Waugh was seeking his second term.
Fonterra recently posted the first net loss in its 17 year history against a backdrop of $1.5 billion of shareholder wealth destruction, troubled major capital investments in China and a stretched balance sheet.
Monaghan, a long-time director who took the helm when former chairman John Wilson stepped aside for health reasons shortly after the exit of chief executive Theo Spierings, said the election results and his own discussions with shareholders set the scene for a strong turnout tomorrow.
"[Those] I've spoken to have been very clear in their disappointment around the results we delivered last [financial] year. But I hear that conversation starting to look forward about what we are doing as we start to talk about our portfolio review and getting back to basics and more accurate forecasting."
Fonterra leaders announced a strategic review of the $20 billion revenue business when the 2018 annual results were published.
Those results, which included a net loss of $196m, would be discussed again tomorrow but Monaghan said time would also be devoted to discussing Fonterra's future with its farmer-owners.

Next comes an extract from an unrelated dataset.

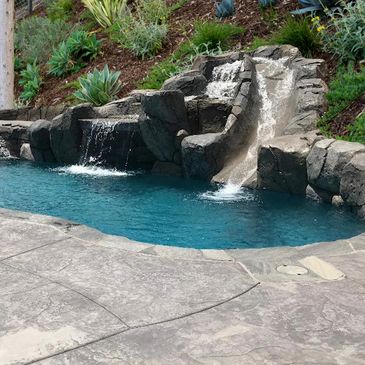 Rock waterwall grotto slide rockwork pool builder near me custom inland empire riverside temecula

He said work on the review was "reasonably well-progressed".
"Lines in the sand" had been drawn around targets like reducing capital spend and retaining Fonterra's credit rating.
A priority was a commitment to transparency so "it becomes part of normal business".
At Spierings exit, the board appointed long-serving Kiwi executive Miles Hurrell as interim chief executive and cancelled a global search for Spierings' replacement.
The board had not revisited the chief executive status issue since, and was unlikely to do so until next year, Monaghan said.
"But let's be very clear, he [Hurrell] is CEO - he's CEO in an interim capacity.
"He's very much the CEO and is fully-powered up to do what he needs to do and he has the full support of the board. He has unanimous support to do the work that needs to happen."
First of Fonterra's assets and partnerships to be reviewed was its investment in Chinese infant food company Beingmate, Monaghan said.
Fonterra has lost $405m of a $750m investment in Beingmate. It is Fonterra's second disastrous investment in a Chinese company - shareholders lost more than $200m when the Sanlu company failed after being heavily implicated in melamine poisoning which killed and injured Chinese children.
Fonterra has also experienced heavy annual losses from its investment in building a hub of dairy farms in China.
Monaghan rejected a suggestion he'd been given a hospital pass when appointed to succeed Wilson.
"No, not at all. I'm part of the past and part of the future. At its core this cooperative is in fairly good heart.
"We just need to do some things differently."